[OBJECTIF A]
Filtrez les enregistrements en ne conservant que les lignes qui contiennent la chaîne « between », et recopiez ces lignes.
■ ■ ■
Dans son récit Voyage du Luxor en Égypte, entrepris par ordre du Roi, pour transporter, de Thèbes à Paris, l'un des obélisques de Sésostris, édité en 1835, Raymond Jean-Baptiste de Verninac Saint-Maur (1794-1873), capitaine de corvette, commandant de l'expédition, témoigne de sa perplexité face aux "merveilles du monde" que sont les pyramides. Il ressent, certes, une admiration froide, fruit de la réflexion plutôt que d'une quelconque émotion.
Mais, quoique faisant partie des "pauvres marins" qui sont "inhabiles à juger, selon certaines règles routinières, de l'architecture, de la sculpture et de la peinture", il émet quand même quelque avis non pas sur la finalité des pyramides (il s'agit bien de tombeaux), mais sur certains détails de leur construction, du genre :"le nom des rois qui élevèrent les pyramides est aussi incertain que la date et la durée de leur construction". Et de se demander même : les pyramides ne seraient-elles pas antérieures à l'apparition de l'écriture ? On notera également une intéressante comparaison entre l'architecture grecque et celle des Égyptiens.
La construction de ces monuments [les pyramides de Guizeh], destinés à la sépulture de Chéops, de son frère et de sa fille, coûta, selon Hérodote, cent ans de misère à l'Égypte. S'il entrait dans notre plan de critiquer cet historien, nous observerions qu'il n'est pas croyable que Chéphren, qui ne monta sur le trône qu'à la mort de son frère Chéops, dont le règne avait été de cinquante ans, en ait lui-même régné cinquante-six, et que l'invraisemblance de ce premier point jette beaucoup de doute sur tout le reste. Diodore de Sicile diffère d'Hérodote, et est lui-même contredit par d'autres auteurs. De ces opinions diverses il faut conclure que le nom des rois qui élevèrent les pyramides est aussi incertain que la date et la durée de leur construction. Il n'en est pas de même de leur usage ; toute l'antiquité est d'accord qu'elles furent bâties par l'orgueil pour servir de tombeaux. Ce n'est que dans les temps modernes qu'il a pu venir dans l'esprit de quelques philosophes, plus raisonneurs que judicieux, de leur donner un autre but.
La disposition intérieure de celle qui est ouverte, le grand sarcophage qu'elle renferme, ne permettent pas de douter un instant de leur destination. Mais quoi qu'il en soit de leur usage et de leur origine, l'aspect de ces monuments, dont la masse inébranlable a défié le temps et les hommes, que l'antiquité plaça au nombre des merveilles du monde, devant qui tant de voyageurs ont été saisis d'un frisson involontaire, ne nous toucha que faiblement. On peut même dire que leur effet diminue à mesure qu'on en approche, et qu'il est bien moindre à huit pas qu'à trois lieues de distance. Mais si l'on parcourt la série des siècles et des peuples qu'ils ont vus disparaître ; si, dans ces jalons des plus vieilles époques, on aperçoit les témoins et les produits d'une civilisation antérieure à toute histoire connue ; si dans les plaines qui les environnent, on voit les lieux où l'imagination riante des Grecs plaça les Champs-Élysées, et dans les canaux qui les entourent, le fleuve qu'il fallait traverser pour arriver au séjour du repos éternel, l'esprit s'ébranle au souvenir de tant de générations éteintes, et l'âme, émue de retrouver le berceau des idées religieuses de la Grèce, s'afflige que cette fable consolante ne soit pas une réalité. C'est donc à la réflexion que les pyramides doivent leur effet prodigieux, et non à cet immense volume de pierres dont l'entassement ayant exigé, dans une longue suite d'années, le concours de toute une nation, n'inspire que du mépris pour des monuments ruineux et inutiles au bonheur des peuples.
■ ■ ■
[OBJECTIF B]
Répondez aux questions suivantes d'après le document source sur les pyramides :
(i) En quelle année le récit du voyage du Luxor a-t-il été édité ?
(ii) Selon Hérodote, combien d'années de misère la construction des pyramides de Guizeh a-t-elle coûté à l'Égypte ?
(iii) D'après l'auteur, l'effet des pyramides est-il moindre à huit pas ou à trois lieues de distance ?
■ ■ ■
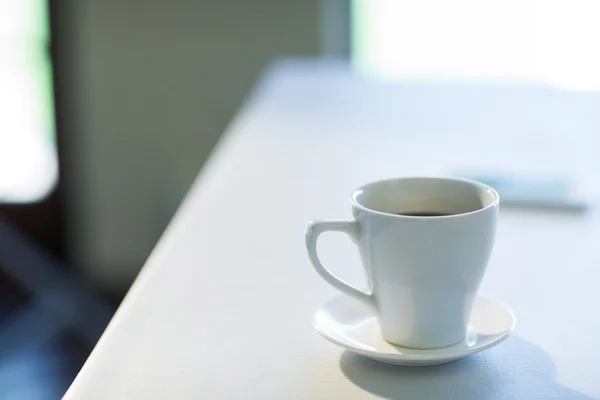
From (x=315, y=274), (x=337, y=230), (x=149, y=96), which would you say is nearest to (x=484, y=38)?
(x=149, y=96)

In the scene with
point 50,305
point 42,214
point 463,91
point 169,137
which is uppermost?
point 463,91

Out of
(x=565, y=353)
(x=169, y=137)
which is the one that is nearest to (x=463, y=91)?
(x=565, y=353)

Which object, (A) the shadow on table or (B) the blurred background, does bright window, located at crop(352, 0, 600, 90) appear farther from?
(A) the shadow on table

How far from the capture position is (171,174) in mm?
2514

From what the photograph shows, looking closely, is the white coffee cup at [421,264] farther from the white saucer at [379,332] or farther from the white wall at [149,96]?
the white wall at [149,96]

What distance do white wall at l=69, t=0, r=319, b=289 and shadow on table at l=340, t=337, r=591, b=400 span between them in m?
1.87

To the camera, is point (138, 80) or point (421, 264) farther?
point (138, 80)

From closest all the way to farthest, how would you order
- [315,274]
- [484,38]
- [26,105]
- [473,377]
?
[473,377] → [315,274] → [484,38] → [26,105]

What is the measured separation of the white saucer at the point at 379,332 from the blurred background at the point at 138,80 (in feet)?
5.66

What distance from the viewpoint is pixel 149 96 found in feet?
8.13

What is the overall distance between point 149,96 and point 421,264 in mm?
1978

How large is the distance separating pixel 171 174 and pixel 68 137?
312 mm

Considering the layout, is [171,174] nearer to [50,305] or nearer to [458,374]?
[50,305]

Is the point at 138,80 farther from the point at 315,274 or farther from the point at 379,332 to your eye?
the point at 379,332
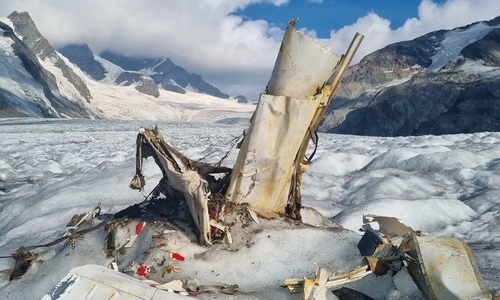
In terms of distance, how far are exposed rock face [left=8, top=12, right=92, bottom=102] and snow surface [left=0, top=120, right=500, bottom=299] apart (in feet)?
303

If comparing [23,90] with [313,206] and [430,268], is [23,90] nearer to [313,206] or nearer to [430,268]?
[313,206]

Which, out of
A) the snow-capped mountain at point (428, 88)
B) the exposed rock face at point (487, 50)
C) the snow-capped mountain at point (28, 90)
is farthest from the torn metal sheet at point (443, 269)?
the exposed rock face at point (487, 50)

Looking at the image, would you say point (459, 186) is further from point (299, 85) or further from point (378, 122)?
point (378, 122)

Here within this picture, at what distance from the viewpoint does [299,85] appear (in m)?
2.95

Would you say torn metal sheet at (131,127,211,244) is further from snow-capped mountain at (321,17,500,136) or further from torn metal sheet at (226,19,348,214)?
snow-capped mountain at (321,17,500,136)

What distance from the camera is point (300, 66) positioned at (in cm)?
289

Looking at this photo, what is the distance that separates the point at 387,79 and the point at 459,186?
6305cm

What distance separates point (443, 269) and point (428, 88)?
5264 centimetres

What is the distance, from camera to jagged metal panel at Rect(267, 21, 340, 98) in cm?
285

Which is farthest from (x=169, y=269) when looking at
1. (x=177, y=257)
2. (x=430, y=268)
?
(x=430, y=268)

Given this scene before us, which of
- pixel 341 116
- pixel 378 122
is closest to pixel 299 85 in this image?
pixel 378 122

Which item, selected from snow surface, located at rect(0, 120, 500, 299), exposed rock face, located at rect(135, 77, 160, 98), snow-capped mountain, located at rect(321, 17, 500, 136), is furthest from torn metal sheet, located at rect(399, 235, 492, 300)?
exposed rock face, located at rect(135, 77, 160, 98)

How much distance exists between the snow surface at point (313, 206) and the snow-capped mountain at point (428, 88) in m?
40.6

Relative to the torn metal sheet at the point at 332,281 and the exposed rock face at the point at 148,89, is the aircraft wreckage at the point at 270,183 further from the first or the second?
the exposed rock face at the point at 148,89
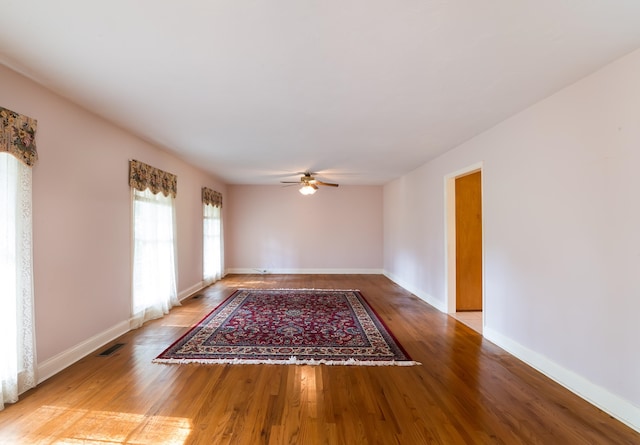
■ ■ ■
[CORRIGÉ DÉTAILLÉ A]
What distance do white wall at l=69, t=0, r=319, b=289 and shadow on table at l=340, t=337, r=591, b=400 span between them in m?
What is the overall distance between point 149,96 and point 421,264 in mm?
How much distance exists between the snow surface at point (313, 206) and the snow-capped mountain at point (428, 88) in m?

[CORRIGÉ DÉTAILLÉ B]
(i) En 1835.
(ii) Cent ans.
(iii) À huit pas.